Concerns are rising among investors as the yield on 30-year Japanese government bonds climbs to its highest point in nearly two decades, unsettling markets at a time when other financial assets are beginning to stabilize.
After the tariff-induced panic last week, which impacted both traditional risk assets and Bitcoin (BTC), the market was hoping for some calm. However, the sharp rise in Japanese bond yields has now emerged as a new source of worry.
The yield on Japan’s 30-year government bonds hit 2.88% on Tuesday, marking the highest level since 2004. This represents a nearly 60 basis point increase in just one week, as shown by data from TradingView. Additionally, the yield difference between the 30-year and five-year bonds—the premium investors demand for holding longer-term bonds—has widened to its greatest level in nearly 20 years. The 10-year yield has also seen a modest bounce of about 30 basis points to 1.37%, although it remains far below the recent high of 1.59%.
These developments in ultra-long Japanese bonds are raising alarms. Japan has long been a major international creditor and holds the largest share of U.S. Treasury bonds. As of January, Japan owned $1.079 trillion in Treasuries. For nearly two decades, the country’s low bond yields have provided stability, supporting risk-taking across global financial markets.

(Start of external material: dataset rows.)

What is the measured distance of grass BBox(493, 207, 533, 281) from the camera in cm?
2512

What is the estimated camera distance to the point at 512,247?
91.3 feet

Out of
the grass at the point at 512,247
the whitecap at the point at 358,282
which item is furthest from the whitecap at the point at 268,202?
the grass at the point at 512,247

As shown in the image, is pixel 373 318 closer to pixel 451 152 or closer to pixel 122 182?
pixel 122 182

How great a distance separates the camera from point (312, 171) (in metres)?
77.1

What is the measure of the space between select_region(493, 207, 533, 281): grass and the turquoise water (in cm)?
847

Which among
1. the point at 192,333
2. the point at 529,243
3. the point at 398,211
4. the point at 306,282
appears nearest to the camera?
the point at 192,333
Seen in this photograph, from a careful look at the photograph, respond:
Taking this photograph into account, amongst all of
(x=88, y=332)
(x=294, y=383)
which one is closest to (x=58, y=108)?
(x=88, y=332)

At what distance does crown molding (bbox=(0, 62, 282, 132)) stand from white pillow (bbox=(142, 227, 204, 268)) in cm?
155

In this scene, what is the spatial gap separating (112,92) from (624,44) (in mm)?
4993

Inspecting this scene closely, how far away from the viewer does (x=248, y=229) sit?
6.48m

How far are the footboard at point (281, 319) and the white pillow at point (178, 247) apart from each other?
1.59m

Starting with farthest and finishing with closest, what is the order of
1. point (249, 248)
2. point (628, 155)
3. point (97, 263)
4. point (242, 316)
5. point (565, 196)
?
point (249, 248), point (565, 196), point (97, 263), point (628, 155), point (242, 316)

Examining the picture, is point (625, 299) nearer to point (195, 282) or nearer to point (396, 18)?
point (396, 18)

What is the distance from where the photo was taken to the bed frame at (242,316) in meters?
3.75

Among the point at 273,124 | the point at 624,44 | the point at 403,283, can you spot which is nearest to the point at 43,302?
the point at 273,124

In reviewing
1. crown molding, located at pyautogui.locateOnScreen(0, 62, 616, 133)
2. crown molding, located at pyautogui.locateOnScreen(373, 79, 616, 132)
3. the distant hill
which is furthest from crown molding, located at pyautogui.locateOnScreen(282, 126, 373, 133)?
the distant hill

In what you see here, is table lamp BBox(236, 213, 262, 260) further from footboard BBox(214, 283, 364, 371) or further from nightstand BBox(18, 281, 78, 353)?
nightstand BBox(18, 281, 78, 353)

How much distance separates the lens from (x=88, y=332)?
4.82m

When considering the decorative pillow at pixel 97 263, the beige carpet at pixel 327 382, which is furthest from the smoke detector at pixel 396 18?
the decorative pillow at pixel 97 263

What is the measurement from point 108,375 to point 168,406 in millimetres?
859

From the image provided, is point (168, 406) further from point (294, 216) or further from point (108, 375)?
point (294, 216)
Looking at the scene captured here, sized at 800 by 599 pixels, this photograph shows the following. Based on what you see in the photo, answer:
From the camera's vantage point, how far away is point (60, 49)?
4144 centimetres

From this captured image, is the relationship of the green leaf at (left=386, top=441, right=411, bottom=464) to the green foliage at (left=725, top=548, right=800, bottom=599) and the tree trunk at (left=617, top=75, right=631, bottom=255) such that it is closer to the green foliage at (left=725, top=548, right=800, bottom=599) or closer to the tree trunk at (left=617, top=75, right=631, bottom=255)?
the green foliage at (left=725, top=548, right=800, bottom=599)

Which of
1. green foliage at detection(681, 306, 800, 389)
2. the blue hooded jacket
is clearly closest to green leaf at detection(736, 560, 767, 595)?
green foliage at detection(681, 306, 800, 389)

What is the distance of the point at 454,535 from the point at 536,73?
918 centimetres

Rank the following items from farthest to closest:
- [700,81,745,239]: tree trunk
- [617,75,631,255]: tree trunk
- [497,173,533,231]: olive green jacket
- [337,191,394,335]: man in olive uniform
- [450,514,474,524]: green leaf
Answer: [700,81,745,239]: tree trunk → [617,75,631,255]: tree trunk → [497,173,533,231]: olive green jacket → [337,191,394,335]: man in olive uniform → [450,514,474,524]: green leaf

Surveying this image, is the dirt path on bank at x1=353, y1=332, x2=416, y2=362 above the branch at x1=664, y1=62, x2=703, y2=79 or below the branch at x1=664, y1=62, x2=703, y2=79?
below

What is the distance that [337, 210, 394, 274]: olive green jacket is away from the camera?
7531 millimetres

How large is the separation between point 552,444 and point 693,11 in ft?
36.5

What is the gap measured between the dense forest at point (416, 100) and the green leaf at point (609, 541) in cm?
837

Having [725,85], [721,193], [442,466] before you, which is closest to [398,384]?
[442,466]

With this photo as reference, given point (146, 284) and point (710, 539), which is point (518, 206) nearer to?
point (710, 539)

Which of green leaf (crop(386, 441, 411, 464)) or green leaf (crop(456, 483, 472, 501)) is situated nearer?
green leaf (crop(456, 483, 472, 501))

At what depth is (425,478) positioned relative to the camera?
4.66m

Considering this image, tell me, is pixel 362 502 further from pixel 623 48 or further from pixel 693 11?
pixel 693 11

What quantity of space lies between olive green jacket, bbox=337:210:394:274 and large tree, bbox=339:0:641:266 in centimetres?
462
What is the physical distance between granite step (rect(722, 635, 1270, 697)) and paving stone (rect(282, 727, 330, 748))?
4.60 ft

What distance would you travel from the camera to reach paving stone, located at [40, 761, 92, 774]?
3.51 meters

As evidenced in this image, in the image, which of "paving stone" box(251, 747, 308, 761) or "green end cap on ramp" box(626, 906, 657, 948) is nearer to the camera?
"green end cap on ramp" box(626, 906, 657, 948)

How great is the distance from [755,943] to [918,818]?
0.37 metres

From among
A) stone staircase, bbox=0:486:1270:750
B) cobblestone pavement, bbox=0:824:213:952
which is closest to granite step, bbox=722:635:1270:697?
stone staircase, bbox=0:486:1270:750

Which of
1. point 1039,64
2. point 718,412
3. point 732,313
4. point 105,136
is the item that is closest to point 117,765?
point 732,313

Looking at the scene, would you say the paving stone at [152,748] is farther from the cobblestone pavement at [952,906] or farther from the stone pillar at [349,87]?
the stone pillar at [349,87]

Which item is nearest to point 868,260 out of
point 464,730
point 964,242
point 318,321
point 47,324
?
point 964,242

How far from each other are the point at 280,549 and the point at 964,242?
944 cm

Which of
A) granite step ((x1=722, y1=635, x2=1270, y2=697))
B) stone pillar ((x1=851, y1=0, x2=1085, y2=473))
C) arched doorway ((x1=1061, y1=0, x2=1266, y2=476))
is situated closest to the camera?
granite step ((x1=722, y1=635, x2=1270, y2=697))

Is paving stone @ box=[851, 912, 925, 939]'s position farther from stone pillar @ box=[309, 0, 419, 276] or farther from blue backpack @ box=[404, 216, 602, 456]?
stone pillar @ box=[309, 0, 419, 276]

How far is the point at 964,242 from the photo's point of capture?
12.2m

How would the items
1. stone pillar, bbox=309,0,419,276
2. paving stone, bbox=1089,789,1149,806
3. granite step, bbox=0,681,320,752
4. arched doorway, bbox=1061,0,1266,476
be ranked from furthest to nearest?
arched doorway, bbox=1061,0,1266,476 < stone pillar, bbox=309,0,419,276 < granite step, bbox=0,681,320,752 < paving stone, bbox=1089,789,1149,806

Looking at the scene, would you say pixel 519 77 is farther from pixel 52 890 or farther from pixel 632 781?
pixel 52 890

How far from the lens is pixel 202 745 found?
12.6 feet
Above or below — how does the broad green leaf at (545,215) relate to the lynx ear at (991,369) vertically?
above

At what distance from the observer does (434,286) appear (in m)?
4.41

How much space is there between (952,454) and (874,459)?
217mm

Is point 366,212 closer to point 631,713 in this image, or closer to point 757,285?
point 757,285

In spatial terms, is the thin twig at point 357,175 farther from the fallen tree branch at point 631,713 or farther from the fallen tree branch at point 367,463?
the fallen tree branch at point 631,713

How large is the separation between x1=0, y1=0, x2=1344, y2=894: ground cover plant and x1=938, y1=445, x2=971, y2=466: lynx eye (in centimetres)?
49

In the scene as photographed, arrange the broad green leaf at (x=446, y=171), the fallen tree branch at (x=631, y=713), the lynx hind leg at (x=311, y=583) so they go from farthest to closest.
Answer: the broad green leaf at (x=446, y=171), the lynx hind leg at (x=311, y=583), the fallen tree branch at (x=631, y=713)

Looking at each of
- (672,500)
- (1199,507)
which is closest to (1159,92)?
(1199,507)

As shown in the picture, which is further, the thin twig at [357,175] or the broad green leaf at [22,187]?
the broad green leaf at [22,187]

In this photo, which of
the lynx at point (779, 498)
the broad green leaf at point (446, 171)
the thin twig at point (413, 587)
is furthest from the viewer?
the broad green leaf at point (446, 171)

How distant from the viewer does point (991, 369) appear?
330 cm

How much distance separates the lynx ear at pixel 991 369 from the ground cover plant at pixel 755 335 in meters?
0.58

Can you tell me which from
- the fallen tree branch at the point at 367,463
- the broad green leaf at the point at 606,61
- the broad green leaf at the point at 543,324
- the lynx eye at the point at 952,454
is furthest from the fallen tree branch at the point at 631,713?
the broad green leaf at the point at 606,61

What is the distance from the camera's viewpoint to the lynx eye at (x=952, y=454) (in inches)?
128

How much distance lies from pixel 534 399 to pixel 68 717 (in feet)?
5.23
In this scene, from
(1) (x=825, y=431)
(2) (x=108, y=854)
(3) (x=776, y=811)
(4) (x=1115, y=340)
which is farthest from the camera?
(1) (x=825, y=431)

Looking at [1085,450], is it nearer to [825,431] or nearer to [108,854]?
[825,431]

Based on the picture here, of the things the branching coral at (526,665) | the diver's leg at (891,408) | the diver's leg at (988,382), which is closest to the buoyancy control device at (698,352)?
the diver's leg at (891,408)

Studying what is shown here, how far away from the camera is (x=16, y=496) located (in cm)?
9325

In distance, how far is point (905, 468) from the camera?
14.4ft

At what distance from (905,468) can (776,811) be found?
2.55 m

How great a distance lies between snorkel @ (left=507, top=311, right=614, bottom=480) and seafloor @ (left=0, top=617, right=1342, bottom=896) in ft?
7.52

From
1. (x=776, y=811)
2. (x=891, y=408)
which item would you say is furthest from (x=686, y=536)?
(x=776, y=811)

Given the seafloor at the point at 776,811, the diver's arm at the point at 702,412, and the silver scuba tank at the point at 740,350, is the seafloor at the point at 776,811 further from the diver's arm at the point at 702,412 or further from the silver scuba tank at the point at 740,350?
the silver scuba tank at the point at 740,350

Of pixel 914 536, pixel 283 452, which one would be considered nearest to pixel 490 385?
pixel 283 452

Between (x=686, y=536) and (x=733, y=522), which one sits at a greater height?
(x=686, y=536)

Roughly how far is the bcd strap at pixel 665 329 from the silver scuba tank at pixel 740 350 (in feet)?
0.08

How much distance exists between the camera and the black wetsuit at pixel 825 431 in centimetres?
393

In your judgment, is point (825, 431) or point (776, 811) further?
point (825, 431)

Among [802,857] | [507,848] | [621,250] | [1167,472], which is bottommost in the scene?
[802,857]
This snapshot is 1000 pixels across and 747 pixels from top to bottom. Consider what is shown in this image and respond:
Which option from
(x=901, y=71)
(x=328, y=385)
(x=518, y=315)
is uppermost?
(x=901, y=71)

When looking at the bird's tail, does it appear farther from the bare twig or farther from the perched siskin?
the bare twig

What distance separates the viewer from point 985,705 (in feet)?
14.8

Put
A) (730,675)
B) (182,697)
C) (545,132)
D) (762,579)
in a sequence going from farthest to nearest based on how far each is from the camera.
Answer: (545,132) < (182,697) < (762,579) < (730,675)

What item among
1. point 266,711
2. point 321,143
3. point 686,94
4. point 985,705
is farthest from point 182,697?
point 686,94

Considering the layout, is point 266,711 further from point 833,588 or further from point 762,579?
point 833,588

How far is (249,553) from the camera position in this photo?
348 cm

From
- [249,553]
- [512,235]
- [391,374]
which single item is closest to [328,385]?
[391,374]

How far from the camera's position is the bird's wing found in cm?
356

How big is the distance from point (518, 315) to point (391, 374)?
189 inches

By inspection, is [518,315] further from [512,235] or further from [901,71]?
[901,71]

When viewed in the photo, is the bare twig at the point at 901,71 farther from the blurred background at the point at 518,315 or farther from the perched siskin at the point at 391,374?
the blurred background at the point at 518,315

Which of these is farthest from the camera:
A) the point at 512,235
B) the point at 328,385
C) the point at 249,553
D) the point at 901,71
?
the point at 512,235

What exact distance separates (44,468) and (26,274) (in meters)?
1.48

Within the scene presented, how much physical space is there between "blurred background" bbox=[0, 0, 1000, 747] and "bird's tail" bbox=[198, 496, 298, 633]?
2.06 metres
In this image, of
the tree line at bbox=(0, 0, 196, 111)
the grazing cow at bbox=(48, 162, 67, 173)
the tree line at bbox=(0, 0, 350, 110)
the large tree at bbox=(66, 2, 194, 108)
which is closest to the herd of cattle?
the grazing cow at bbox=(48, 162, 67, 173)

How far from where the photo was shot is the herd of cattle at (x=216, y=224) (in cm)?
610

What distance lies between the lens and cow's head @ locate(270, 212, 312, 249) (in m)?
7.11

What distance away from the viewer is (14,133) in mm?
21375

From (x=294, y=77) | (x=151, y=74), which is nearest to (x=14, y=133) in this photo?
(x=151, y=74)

The ongoing rise in long-term Japanese bond yields could lead Japanese investors to repatriate funds, possibly reducing their holdings in international bonds and riskier yen-funded carry trades. This could cause turbulence in the U.S. Treasury market and put upward pressure on the yen, which in turn could fuel risk aversion globally.
Garry Evans, Chief Strategist for Global Asset Allocation at BCA Research, commented on CNBC that Japan’s significant international investment positions are a key factor in these developments. “The Japanese have the largest international investment position in the world. If that money starts to flow back to Japan, it could have a negative impact on global markets.”
This shift could also pressure Bitcoin, similar to what happened last August when the first round of the yen carry unwind occurred. Bitcoin, seen by some as a store of value and a hedge against risk, had shown relative resilience during the tariff escalation last week. Although Bitcoin fell less sharply than the Nasdaq and the S&P 500, it has been on a downward trend since early February, likely reflecting fears of an ongoing trade war and its potential impact on financial markets.
As global financial dynamics evolve, investors will need to stay vigilant to market shifts that could affect their portfolios.